To identify and mark repeated values in a specific column of a Google Sheet, you can use the following approach:



  1. Create a new column (for example, "Duplicates") that will contain the "Repeated" text for identified duplicates.

  2. Add a formula to check if the value in the ID column (let's say it's in column A) appears multiple times. The formula would be something like: =if(countif($A$2:$A,A2)>1,"Repeated","")

  3. Drag the formula down the new column to apply it to all rows.

  4. If you want to identify the exact duplicate row, you can add another column (for example, "Index") and use the formula =MATCH(A2,$A$2:$A,0).

  5. To display a message or prevent duplicate requests, you can use data validation rules or create a custom form using Google Apps Script that checks if the ID already exists in the worksheet.
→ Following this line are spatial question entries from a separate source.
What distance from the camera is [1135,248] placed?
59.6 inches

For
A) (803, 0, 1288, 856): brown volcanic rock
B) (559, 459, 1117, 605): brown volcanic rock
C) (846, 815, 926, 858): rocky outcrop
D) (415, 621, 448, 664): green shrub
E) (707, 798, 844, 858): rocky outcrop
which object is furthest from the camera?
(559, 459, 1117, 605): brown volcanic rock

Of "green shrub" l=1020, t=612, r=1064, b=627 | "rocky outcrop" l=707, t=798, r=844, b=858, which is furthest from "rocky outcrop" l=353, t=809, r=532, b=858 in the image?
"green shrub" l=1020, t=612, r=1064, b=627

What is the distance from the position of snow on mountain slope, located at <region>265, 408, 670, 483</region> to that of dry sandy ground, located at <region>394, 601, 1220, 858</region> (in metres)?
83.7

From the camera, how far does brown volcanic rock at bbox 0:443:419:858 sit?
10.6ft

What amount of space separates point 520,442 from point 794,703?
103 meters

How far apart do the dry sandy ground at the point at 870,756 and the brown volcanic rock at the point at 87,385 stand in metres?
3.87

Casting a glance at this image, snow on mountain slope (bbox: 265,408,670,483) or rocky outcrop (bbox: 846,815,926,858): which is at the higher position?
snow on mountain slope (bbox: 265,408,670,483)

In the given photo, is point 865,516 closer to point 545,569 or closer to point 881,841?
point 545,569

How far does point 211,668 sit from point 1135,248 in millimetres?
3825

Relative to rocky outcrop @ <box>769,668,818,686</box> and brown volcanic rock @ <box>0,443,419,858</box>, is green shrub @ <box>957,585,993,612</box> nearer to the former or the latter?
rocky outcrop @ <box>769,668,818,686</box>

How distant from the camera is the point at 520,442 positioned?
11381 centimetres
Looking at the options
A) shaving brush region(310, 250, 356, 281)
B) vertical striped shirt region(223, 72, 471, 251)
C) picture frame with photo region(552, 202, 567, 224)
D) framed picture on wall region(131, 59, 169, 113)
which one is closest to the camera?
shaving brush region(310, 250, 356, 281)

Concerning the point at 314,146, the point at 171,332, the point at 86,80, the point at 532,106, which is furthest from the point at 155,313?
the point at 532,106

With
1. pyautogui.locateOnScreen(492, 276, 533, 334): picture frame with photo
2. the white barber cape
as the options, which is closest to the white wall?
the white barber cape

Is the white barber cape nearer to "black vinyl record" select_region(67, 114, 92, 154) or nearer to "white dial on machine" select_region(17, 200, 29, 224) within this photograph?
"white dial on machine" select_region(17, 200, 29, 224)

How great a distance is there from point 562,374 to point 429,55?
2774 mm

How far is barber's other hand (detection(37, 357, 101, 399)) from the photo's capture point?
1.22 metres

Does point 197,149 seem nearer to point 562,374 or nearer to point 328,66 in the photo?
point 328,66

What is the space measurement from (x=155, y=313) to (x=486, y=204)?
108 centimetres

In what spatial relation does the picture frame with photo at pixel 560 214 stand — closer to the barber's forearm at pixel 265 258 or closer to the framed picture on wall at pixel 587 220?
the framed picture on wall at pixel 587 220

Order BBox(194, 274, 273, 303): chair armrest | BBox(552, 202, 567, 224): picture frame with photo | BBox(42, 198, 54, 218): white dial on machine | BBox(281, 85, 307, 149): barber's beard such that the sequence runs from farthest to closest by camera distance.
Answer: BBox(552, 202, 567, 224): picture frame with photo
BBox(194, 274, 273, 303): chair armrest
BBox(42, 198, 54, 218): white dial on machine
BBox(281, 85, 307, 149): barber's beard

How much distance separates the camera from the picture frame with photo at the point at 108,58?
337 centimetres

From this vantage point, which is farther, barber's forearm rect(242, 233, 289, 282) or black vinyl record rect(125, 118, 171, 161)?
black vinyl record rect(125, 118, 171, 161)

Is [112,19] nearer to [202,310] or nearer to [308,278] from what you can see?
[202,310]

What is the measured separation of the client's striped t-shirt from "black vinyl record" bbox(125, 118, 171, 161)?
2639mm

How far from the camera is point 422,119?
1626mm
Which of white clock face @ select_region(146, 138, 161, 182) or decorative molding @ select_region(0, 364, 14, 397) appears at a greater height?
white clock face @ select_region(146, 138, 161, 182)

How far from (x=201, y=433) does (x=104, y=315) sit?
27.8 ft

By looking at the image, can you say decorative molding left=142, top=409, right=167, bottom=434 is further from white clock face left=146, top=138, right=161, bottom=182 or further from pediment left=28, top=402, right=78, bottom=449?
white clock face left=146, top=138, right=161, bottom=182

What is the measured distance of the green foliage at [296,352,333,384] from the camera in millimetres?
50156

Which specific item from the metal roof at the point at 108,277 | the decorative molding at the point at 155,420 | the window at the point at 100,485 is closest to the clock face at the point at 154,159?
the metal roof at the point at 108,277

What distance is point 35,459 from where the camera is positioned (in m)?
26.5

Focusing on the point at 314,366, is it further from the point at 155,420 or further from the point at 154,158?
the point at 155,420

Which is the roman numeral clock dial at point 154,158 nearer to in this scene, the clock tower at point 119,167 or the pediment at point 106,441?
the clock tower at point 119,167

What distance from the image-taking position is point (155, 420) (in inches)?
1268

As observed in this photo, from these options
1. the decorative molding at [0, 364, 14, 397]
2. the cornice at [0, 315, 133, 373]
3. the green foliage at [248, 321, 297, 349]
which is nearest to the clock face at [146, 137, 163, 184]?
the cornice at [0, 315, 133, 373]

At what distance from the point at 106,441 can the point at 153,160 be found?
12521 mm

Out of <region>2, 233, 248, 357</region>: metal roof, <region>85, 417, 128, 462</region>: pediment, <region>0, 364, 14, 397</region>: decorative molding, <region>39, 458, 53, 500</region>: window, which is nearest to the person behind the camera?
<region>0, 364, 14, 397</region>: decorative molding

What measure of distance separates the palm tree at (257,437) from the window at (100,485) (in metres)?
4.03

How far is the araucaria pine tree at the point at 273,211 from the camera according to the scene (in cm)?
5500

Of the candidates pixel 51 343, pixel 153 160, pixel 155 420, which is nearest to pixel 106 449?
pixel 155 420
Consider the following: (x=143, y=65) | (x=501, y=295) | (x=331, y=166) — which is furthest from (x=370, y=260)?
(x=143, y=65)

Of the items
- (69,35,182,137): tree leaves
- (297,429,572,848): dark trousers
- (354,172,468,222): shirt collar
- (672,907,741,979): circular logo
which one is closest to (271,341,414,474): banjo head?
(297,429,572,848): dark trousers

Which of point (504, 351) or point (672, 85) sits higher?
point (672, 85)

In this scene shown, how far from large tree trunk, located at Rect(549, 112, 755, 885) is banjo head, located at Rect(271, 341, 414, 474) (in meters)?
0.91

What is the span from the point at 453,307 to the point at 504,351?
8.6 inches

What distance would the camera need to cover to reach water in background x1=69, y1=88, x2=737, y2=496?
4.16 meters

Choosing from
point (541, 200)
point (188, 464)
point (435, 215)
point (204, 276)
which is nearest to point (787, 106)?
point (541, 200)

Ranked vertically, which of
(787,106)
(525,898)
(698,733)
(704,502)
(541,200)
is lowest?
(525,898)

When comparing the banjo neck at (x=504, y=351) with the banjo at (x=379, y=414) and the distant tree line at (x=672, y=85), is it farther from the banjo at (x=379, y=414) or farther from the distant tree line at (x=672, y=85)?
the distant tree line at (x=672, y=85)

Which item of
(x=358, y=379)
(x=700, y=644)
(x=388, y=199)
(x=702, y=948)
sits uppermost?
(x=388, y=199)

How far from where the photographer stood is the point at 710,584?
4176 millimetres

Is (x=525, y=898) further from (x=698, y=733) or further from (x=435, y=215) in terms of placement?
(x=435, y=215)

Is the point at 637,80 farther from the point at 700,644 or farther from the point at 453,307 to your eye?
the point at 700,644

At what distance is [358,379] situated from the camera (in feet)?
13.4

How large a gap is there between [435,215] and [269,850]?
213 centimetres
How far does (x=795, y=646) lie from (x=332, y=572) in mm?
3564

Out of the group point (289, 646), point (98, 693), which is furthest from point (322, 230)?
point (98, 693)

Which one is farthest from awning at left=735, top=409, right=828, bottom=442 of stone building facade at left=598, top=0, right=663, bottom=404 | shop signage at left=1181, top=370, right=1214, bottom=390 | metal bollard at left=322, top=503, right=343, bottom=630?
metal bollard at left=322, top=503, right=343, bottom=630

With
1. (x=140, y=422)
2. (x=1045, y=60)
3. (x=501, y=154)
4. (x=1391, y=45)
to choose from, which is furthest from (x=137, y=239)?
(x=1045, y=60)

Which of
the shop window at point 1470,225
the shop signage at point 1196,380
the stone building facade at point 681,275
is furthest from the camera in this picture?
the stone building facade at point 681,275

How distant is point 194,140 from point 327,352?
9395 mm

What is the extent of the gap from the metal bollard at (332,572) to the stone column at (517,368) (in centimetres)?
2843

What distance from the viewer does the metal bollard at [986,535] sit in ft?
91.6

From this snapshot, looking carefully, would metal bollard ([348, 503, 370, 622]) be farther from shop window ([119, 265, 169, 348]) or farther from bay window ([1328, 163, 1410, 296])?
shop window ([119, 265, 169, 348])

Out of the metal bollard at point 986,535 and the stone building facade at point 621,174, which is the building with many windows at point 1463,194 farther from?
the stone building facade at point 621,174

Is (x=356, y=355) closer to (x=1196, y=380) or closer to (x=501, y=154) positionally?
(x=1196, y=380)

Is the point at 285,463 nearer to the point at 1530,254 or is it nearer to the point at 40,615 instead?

Here's a sample code snippet for checking duplicates and marking them as "Repeated":

function markDuplicates() {
var sheet = SpreadsheetApp.getActiveSheet();
var dataRange = sheet.getDataRange();
var data = dataRange.getValues();
var duplicates = {};
for (var i = 1; i < data.length; i++) {
if (duplicates[data[i][0]]) {
duplicates[data[i][0]].push(i+1);
} else {
duplicates[data[i][0]] = [i+1];
}
}
for (var key in duplicates) {
var indices = duplicates[key];
if (indices.length > 1) {
for (var j = 0; j < indices.length; j++) {
sheet.getRange(indices[j], data[0].length+1).setValue("Repeated");
}
}
}
}

This script checks for duplicates in the first column (replace data[i][0] with the relevant column). It then marks all duplicate rows with the "Repeated" value in a new column to the right of the data. You can customize this script to fit your specific needs.